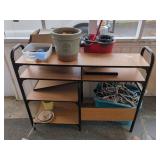 Metal Frame Rolling Utility Cart with Shelves, Plastic Tubs, and Various Household Accessories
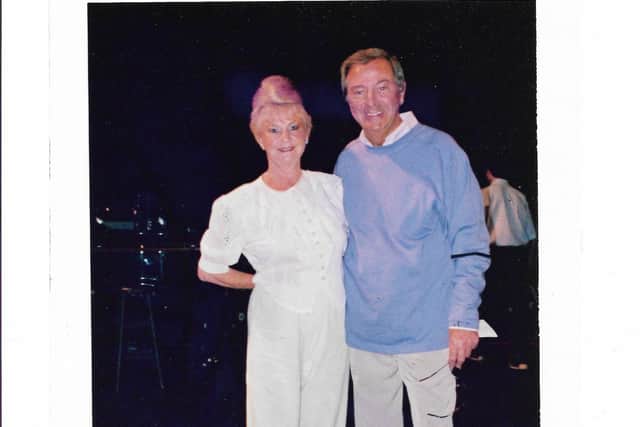 Des O'Connor with Dodie Tombs on board the QE11 in 2000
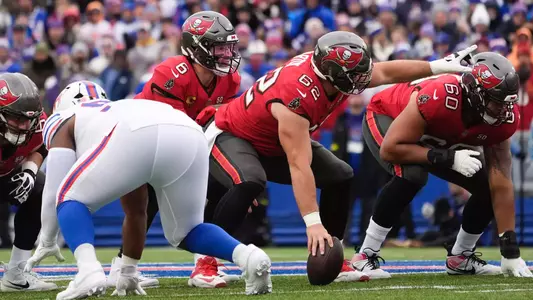 Former Duke offensive lineman points and gets ready for a snap with the NFL's Tampa Bay Buccaneers against the Buffalo Bills.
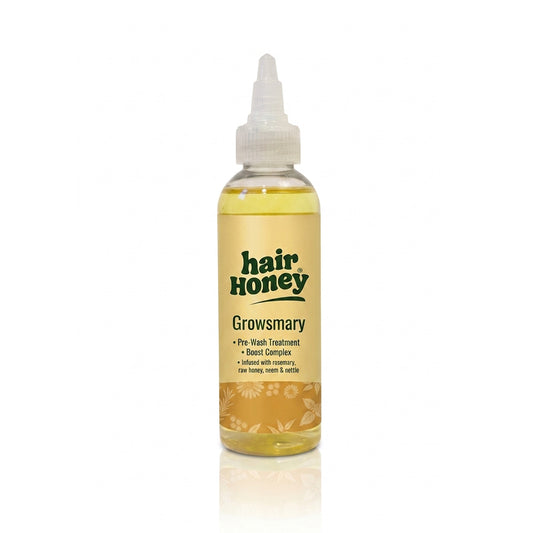G&T Pre-Wash Oil for Nutrient-Deprived Hair in a sleek bottle on a wooden surface.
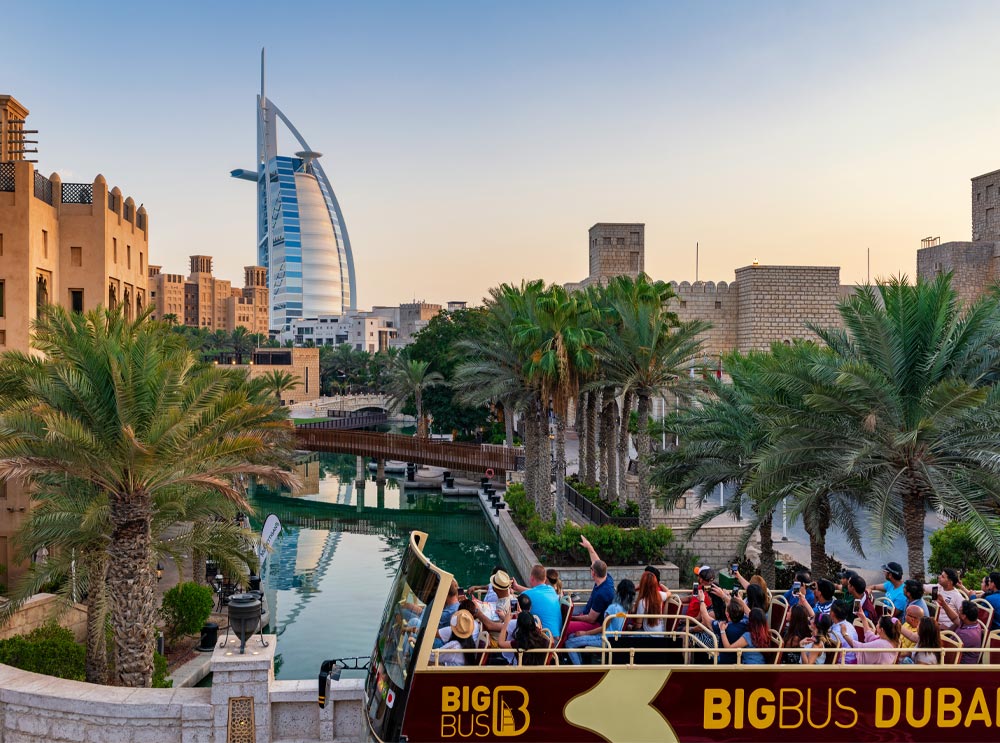 Big Bus Tours Dubai with Burj Al Arab in the background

The task
Convert the data above into a numbered list with one caption per item, skipping any blank lines and covering every line. Omit the pictures and keep only the text.

Response to this task
1.  Metal Frame Rolling Utility Cart with Shelves, Plastic Tubs, and Various Household Accessories
2.  Des O'Connor with Dodie Tombs on board the QE11 in 2000
3.  Former Duke offensive lineman points and gets ready for a snap with the NFL's Tampa Bay Buccaneers against the Buffalo Bills.
4. G&T Pre-Wash Oil for Nutrient-Deprived Hair in a sleek bottle on a wooden surface.
5.  Big Bus Tours Dubai with Burj Al Arab in the background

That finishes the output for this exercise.